Transcatheter aortic valve replacement - a new frontier in cardiovascular medicine

Replacing heart valves without the substantial trauma of opening the chest and the heart were little known concepts until the groundbreaking pulmonary and aortic transcatheter valve replacements performed during 2000 and 2002, respectively by Philipp Bonhoeffer and Alain Cribier.

Today, advanced development programs for less invasive treatment of the aortic, mitral and pulmonary valves are coming to fruition and herald a period of great transformation in cardiovascular medicine both for patients and for their physicians.

Current experiences with one of the two CE Marked devices, the CoreValve ReValving® System for Percutaneous Aortic Valve Replacement (PAVR) have proved to be an overall success. This device consists of a porcine pericardial valve prosthesis mounted on a self-expanding Nitonol frame, which is delivered by means of an 18 French size (6mm) catheter. Today, the procedure can be performed in the cath lab by the interventional cardiologist under local anesthesia, without the use of surgical cut-down/repair (with pre-closing), without heart-lung bypass, and with the heart at normal sinus rhythm during valve placement.

A first safety & efficacy study (August 2005 - August 2006) enrolled 65 patients. A second study (October 2006 - June 2007) enrolled 112 patients. The study criteria focused on severe aortic stenosis (AVAI≤0.6cm2/m2) in patients older than 75 years, or with Logistic EuroSCORE (LE) ≥15%, or older than 65 years with multiple co-morbidities. Endpoints considered procedural success/morbidity/mortality, as well as 30-day and long-term outcomes.

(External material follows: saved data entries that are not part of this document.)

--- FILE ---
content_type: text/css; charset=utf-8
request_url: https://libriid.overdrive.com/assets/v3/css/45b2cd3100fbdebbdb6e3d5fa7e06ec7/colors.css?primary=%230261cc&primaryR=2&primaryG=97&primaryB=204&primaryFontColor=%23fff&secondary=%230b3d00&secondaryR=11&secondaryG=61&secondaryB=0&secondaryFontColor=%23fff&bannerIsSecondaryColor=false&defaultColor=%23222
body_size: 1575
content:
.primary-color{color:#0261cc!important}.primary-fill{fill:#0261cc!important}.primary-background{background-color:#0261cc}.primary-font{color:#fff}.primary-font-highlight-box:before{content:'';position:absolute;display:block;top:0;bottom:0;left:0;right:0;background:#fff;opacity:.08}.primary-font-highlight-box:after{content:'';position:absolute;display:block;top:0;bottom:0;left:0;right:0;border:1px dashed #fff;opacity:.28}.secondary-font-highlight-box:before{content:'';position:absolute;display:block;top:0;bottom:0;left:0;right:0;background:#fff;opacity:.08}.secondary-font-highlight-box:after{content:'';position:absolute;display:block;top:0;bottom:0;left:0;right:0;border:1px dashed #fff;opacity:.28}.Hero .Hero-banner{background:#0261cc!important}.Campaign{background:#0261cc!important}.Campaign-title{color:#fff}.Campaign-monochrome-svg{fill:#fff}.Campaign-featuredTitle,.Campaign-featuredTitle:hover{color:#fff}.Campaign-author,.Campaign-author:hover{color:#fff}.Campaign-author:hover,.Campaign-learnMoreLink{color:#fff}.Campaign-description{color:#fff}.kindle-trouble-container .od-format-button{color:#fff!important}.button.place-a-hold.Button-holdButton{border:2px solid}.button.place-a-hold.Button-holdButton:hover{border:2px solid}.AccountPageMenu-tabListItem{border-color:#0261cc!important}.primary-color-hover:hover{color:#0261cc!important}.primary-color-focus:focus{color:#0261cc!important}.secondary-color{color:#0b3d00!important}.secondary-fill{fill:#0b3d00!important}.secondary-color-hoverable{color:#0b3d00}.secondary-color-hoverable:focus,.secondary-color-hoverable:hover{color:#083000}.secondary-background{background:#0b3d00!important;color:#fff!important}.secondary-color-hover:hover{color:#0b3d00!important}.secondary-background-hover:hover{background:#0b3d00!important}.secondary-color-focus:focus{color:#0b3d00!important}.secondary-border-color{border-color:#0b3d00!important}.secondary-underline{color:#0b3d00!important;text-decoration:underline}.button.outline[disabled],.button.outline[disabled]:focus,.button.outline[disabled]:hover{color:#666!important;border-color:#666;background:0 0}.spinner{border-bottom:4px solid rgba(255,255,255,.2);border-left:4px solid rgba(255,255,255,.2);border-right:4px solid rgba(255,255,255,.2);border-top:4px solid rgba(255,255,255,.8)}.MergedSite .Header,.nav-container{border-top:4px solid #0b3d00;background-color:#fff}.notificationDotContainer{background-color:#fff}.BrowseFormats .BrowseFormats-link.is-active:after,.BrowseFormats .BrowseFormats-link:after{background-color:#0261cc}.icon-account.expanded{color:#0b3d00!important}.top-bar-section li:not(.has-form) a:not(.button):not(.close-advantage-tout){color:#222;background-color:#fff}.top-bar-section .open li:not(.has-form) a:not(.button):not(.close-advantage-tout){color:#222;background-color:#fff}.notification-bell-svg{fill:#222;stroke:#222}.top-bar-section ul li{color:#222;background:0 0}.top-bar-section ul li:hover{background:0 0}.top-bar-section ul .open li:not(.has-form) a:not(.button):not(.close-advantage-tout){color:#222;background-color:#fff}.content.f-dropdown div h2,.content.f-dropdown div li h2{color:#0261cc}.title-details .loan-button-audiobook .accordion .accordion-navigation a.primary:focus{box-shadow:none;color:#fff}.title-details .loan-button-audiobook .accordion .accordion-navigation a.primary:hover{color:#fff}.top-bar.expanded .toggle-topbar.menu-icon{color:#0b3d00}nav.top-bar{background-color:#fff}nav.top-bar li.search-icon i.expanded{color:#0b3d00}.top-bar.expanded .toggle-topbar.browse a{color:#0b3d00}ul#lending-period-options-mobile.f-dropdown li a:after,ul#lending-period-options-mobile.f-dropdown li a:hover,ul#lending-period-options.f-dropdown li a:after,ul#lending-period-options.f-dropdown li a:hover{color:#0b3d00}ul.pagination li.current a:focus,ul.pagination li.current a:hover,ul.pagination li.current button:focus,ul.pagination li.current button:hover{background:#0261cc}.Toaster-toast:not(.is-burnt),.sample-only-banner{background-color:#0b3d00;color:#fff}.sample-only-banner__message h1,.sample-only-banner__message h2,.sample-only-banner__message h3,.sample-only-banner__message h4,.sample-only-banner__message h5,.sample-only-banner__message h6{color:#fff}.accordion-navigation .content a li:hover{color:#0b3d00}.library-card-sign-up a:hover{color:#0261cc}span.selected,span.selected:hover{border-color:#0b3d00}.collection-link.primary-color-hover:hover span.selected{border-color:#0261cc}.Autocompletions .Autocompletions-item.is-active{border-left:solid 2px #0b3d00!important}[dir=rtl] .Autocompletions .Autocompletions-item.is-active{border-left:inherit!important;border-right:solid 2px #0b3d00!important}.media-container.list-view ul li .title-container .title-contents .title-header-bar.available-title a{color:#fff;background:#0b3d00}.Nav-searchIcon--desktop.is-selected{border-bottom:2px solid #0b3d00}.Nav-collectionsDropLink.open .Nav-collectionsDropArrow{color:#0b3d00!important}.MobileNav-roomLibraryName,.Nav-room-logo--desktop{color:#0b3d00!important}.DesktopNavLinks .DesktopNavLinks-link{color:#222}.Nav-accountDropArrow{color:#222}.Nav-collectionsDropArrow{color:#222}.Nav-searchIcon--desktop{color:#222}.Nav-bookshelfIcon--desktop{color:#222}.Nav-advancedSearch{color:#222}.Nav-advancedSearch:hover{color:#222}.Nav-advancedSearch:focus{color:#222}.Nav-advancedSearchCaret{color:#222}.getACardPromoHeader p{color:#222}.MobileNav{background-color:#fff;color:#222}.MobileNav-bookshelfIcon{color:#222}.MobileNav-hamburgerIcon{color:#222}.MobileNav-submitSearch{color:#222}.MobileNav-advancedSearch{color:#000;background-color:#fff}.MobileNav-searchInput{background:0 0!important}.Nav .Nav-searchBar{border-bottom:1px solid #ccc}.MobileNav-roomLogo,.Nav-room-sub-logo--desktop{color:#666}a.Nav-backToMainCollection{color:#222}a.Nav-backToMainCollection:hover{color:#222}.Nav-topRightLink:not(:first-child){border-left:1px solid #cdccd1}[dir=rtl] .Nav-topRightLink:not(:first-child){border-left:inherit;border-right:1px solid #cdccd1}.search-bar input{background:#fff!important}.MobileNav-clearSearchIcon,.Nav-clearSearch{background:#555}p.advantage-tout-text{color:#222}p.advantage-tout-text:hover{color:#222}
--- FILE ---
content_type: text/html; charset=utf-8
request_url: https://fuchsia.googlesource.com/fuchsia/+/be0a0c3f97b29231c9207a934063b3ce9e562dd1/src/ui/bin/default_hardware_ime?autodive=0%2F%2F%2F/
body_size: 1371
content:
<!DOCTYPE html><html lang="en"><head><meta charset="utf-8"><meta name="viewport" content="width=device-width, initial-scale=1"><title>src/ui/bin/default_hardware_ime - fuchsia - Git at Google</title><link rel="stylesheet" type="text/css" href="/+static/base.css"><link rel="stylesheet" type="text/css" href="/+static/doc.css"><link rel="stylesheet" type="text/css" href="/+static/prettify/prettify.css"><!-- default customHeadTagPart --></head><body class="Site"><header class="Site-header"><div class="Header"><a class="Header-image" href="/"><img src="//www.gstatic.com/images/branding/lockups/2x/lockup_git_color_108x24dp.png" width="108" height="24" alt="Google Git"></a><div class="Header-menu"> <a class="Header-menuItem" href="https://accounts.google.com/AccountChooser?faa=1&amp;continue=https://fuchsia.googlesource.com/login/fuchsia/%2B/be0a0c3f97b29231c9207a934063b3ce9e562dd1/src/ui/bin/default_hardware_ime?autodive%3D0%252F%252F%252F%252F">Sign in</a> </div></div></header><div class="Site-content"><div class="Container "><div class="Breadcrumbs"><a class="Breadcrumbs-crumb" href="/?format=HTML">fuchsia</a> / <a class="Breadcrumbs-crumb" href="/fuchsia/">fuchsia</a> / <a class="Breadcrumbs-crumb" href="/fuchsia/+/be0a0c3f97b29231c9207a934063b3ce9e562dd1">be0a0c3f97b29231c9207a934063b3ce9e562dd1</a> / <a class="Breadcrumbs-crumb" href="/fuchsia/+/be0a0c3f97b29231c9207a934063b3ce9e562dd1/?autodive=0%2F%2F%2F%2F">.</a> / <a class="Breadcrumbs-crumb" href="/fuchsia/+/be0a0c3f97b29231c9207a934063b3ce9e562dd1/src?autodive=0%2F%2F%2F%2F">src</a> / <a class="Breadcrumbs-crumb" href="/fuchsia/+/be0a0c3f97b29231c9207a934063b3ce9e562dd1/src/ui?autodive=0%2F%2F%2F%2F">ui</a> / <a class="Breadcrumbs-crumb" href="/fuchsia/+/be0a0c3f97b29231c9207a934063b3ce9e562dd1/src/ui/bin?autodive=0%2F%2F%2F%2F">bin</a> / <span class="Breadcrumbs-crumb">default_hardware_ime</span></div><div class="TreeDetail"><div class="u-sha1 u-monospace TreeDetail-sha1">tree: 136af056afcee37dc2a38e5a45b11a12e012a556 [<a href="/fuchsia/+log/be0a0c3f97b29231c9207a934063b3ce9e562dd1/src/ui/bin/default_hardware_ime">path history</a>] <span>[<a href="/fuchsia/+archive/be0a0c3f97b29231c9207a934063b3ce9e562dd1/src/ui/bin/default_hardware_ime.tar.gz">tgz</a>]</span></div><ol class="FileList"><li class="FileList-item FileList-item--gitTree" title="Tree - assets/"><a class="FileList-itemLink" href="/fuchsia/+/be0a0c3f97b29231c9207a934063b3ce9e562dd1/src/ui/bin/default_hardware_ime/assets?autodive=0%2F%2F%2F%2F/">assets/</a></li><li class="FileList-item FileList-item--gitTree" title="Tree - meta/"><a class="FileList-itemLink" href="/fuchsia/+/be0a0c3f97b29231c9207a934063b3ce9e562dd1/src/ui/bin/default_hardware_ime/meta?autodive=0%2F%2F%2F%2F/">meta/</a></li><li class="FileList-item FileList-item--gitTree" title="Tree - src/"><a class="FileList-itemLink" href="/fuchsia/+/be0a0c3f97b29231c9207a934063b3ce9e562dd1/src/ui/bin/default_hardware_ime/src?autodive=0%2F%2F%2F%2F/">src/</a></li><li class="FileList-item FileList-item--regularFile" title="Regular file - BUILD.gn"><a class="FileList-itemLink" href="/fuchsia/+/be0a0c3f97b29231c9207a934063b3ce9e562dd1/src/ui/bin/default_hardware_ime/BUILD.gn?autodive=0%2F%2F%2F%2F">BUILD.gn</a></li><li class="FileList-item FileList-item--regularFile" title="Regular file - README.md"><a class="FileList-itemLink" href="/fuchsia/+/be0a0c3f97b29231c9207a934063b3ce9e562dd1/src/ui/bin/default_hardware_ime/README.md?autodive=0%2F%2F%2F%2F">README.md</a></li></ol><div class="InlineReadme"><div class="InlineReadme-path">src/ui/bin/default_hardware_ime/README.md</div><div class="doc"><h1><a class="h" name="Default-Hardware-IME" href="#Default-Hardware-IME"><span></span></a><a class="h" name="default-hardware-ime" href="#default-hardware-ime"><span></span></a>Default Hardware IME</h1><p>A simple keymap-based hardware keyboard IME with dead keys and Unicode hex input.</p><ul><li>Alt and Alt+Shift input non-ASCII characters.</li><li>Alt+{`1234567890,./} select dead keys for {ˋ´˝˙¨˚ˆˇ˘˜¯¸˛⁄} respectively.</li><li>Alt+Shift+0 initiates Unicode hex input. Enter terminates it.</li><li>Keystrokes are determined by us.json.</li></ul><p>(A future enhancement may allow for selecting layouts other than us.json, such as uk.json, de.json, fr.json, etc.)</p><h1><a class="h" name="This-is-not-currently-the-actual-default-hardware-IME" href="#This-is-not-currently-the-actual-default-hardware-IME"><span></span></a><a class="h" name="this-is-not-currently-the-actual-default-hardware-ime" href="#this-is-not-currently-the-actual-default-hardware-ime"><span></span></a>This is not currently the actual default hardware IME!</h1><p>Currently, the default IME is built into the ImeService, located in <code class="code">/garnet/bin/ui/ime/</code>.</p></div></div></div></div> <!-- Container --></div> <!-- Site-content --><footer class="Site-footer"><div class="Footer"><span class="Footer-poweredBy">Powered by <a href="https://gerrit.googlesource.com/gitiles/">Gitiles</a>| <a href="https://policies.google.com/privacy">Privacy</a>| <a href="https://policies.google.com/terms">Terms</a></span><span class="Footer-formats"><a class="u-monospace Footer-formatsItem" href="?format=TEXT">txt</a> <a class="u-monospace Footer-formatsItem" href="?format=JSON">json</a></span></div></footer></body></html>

Preliminary analysis of 175 patients enrolled in the combined studies (21F+18F) represent a combined mean theoretical surgical risk level of LE 24%, a mean age of 82 years, a mean pre-procedural AVA of 0.61cm2, and Mean Gradient (MG) 44.3mmHg. About one quarter of patients were deemed totally inoperable and 60% were female. 79% of patients were in NYHA class III/IV.

Overall procedural success was 91%. MG decreased to 7.9mmHg while AVA increased to 1.62cm2, with 86% of patients moving to NYHA class I/II. Procedural and procedure related mortality were <1% and 8% respectively. Total 30-day mortality was 15%. Mean follow-up to 12 months (range 10 to 32 months) detects a further 16% mortality among these octogenarians, none valve related. At last follow-up, substantially improved quality of life was documented for 85% of surviving patients with MG at 11mmHg, Ejection Fraction of 56%, and 88% in NYHA class I/II. No valve dysfunction or migration was observed either post procedurally or at long term follow up.